__REQUIREMENT 1__. Lay out the records as a JSON list of strings, one string per line, skipping blank lines. Include everything from the start of the records down to the line containing "Too Big to Fail", inclusive.

# Equation/method to get number that's closest to and higher than a target number

#### mmh9119

Hi to all,

Should be straight forward.

Lets say I have a figure, 0.13.

Suppose I have a target number, 1.

I want to arrive to at the number that's closest to and higher than the target number (1 in this example). If I multiply 0.13 by 8, I get 1.04 which satisfies the condition (closest to and above the target number).

However, is there any equation or method I can use to arrive at 1.04 without me knowing beforehand that multiplying 0.13 by 8 gives us 1.04?

More importantly, is it possible to write said equation as syntax? I basically want this to try and streamline a code which involves increasing an animation's frames by its speed, and subsequently trigger an action once a certain frame was reached. The animation would play frame 0 while the the image index (the counter to check which frame was being played) would increment by the image speed (0.13 in our example). So between image index 0 and 0.99, the first frame would play, between index 1 and 1.99, the second frame would play etc. Right now I have to calculate manually in my head or by using a calculator, the precise value for the intended frame in which the action would trigger (no ranges are allowed). Was wondering if the math could allow for streamlining the checking.

Thanks!

__DATA FOR THE TASK__.
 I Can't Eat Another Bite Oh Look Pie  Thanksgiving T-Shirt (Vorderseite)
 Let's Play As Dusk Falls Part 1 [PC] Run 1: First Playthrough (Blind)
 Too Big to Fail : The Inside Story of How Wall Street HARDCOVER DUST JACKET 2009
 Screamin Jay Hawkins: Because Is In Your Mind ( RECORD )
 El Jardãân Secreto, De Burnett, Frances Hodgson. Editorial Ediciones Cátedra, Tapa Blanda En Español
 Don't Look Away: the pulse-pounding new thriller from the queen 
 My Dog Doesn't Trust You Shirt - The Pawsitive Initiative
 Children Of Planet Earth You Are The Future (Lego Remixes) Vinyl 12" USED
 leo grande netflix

__REQUIREMENT 2__. Proceed with the forum post about finding the number closest to and above a target, picking up right after its final line.

__ANSWER BOX 1__.
[
  " I Can't Eat Another Bite Oh Look Pie  Thanksgiving T-Shirt (Vorderseite)",
  " Let's Play As Dusk Falls Part 1 [PC] Run 1: First Playthrough (Blind)",
  " Too Big to Fail : The Inside Story of How Wall Street HARDCOVER DUST JACKET 2009"
]

__ANSWER BOX 2__.
#### romsek

Math Team
$\text{Let's represent your 0.13 by$b$and your target by$T$, and the factor you want to compute by$k$}\\ \text{So$(k-1)b < T < kb$}\\ k = \left \lfloor \dfrac{T}{b}\right \rfloor+1\\ \text{Where$\lfloor x \rfloor$is the largest integer less than or equal to$x$}\\ \text{This is a commonly supplied function in programming languages and is usually called Floor(x)}$

• idontknow and mmh9119

#### mmh9119

Thank you for the reply @romsek .

Forgive my ignorance, but if I plug-in in the values for T and b in that function, I am not able to arrive at the expected value (1.04 or 8).

Is there some other way to get either value?

#### romsek

Math Team
Thank you for the reply @romsek .

Forgive my ignorance, but if I plug-in in the values for T and b in that function, I am not able to arrive at the expected value (1.04 or 8).

Is there some other way to get either value?
$\left \lfloor \dfrac{1}{0.13}\right \rfloor +1 = 7+1 = 8$

$8 \cdot 0.13 = 1.04$

I don't see what the problem is.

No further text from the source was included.